Restate the entries below verbatim.

§ The data
(begin)

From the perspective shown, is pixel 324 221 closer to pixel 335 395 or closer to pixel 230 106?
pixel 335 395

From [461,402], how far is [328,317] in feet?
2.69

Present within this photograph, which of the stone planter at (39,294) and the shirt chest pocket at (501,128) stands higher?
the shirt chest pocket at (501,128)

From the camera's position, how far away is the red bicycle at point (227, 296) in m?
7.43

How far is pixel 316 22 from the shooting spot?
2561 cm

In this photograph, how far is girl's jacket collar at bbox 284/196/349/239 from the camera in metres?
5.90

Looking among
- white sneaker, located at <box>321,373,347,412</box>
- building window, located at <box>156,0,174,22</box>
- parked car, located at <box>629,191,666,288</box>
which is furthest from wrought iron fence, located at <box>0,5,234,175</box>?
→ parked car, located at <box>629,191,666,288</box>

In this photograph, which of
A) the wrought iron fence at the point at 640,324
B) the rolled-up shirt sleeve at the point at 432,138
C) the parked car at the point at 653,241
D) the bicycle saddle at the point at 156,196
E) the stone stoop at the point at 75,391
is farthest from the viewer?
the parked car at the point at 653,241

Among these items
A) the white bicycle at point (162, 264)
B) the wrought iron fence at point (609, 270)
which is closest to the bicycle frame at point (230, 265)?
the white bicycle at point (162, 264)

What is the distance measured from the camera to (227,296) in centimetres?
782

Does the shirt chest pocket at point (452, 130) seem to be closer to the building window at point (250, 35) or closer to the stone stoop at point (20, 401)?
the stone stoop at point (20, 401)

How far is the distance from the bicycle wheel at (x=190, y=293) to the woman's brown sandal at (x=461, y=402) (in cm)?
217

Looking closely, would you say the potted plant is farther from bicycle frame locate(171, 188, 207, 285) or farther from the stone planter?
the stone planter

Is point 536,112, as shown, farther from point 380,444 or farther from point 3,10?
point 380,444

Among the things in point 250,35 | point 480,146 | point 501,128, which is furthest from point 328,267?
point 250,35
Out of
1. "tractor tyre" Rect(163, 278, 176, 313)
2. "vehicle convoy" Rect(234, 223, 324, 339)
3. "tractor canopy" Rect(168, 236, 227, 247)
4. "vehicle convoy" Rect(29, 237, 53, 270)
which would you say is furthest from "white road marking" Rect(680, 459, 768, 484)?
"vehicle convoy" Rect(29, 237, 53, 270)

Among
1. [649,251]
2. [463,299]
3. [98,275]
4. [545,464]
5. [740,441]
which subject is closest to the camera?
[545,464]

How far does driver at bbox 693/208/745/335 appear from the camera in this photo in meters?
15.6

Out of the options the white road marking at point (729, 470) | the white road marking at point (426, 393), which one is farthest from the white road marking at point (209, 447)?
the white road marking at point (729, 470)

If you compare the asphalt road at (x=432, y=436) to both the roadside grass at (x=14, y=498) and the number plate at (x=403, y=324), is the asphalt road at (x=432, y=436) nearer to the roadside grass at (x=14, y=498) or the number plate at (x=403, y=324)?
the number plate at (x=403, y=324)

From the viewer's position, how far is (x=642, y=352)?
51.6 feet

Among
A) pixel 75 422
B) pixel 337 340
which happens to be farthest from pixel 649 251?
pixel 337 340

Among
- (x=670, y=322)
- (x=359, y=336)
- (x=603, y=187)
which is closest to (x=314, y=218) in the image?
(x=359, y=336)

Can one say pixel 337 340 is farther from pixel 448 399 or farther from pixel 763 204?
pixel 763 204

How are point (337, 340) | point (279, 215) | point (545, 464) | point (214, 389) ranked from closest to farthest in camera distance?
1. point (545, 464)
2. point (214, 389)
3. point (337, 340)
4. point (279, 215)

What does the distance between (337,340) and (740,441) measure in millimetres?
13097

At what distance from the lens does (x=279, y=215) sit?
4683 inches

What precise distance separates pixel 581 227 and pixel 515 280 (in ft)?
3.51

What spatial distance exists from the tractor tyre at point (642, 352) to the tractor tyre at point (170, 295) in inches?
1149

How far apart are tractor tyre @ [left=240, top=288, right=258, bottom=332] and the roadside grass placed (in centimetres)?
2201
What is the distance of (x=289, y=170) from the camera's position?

(end)

§ Result
From the perspective shown, is pixel 324 221 closer to pixel 335 395 or closer to pixel 230 106?
pixel 335 395

From [461,402], how far is [328,317] in feet?
2.69

Present within this photograph, which of the stone planter at (39,294) and the shirt chest pocket at (501,128) stands higher?
the shirt chest pocket at (501,128)

From the camera's position, how far away is the red bicycle at point (227, 296) in m?
7.43

How far is pixel 316 22 from the shooting spot?
2561 cm

In this photograph, how far is girl's jacket collar at bbox 284/196/349/239 from the camera in metres?
5.90

Looking among
- white sneaker, located at <box>321,373,347,412</box>
- building window, located at <box>156,0,174,22</box>
- parked car, located at <box>629,191,666,288</box>
which is furthest from wrought iron fence, located at <box>0,5,234,175</box>?
→ parked car, located at <box>629,191,666,288</box>

In this photograph, which of
A) the wrought iron fence at the point at 640,324
B) the rolled-up shirt sleeve at the point at 432,138
C) the parked car at the point at 653,241
D) the bicycle saddle at the point at 156,196
E) the stone stoop at the point at 75,391
is farthest from the viewer?
the parked car at the point at 653,241

Among these items
A) the white bicycle at point (162, 264)
B) the wrought iron fence at point (609, 270)
which is closest to the bicycle frame at point (230, 265)?
the white bicycle at point (162, 264)

What is the distance measured from the camera to (227,296) in centimetres?
782

Does the shirt chest pocket at point (452, 130) seem to be closer to the building window at point (250, 35) or closer to the stone stoop at point (20, 401)?
the stone stoop at point (20, 401)

How far is the distance from the bicycle wheel at (x=190, y=293) to the woman's brown sandal at (x=461, y=402) (in cm)?
217

Looking closely, would you say the potted plant is farther from bicycle frame locate(171, 188, 207, 285) or farther from the stone planter?
the stone planter

Is point 536,112, as shown, farther from point 380,444 or farther from point 3,10?
point 380,444

Among the things in point 250,35 | point 480,146 | point 501,128, which is furthest from point 328,267?
point 250,35
Out of
1. "tractor tyre" Rect(163, 278, 176, 313)
2. "vehicle convoy" Rect(234, 223, 324, 339)
3. "tractor canopy" Rect(168, 236, 227, 247)
4. "vehicle convoy" Rect(29, 237, 53, 270)
which would you say is furthest from "white road marking" Rect(680, 459, 768, 484)?
"vehicle convoy" Rect(29, 237, 53, 270)

Among
1. [649,251]
2. [463,299]
3. [98,275]
4. [545,464]
5. [740,441]
which subject is closest to the camera?
[545,464]

How far does driver at bbox 693/208/745/335 appear from the camera in this photo in meters?
15.6

Out of the options the white road marking at point (729, 470) | the white road marking at point (426, 393), which one is farthest from the white road marking at point (209, 447)?
the white road marking at point (729, 470)

If you compare the asphalt road at (x=432, y=436) to both the roadside grass at (x=14, y=498) and the number plate at (x=403, y=324), is the asphalt road at (x=432, y=436) nearer to the roadside grass at (x=14, y=498) or the number plate at (x=403, y=324)?
the number plate at (x=403, y=324)

From the viewer's position, how far is (x=642, y=352)?
51.6 feet

Among
A) pixel 75 422
B) pixel 337 340
which happens to be farthest from pixel 649 251?
pixel 337 340

Among
- (x=670, y=322)
- (x=359, y=336)
- (x=603, y=187)
which is closest to (x=314, y=218) in the image?
(x=359, y=336)

Can one say pixel 337 340 is farther from pixel 448 399 or farther from pixel 763 204?
pixel 763 204

How are point (337, 340) | point (279, 215) | point (545, 464) | point (214, 389) ranked from closest to farthest in camera distance?
1. point (545, 464)
2. point (214, 389)
3. point (337, 340)
4. point (279, 215)

What does the distance between (337,340) and (740,441) measure in millimetres?
13097

At what distance from the lens does (x=279, y=215) sit?
4683 inches

What precise distance separates pixel 581 227 and pixel 515 280 (in ft)?
3.51

What spatial distance exists from the tractor tyre at point (642, 352) to the tractor tyre at point (170, 295) in inches?
1149

How far apart are tractor tyre @ [left=240, top=288, right=258, bottom=332] and the roadside grass placed (in centimetres)?
2201
What is the distance of (x=289, y=170) from the camera's position?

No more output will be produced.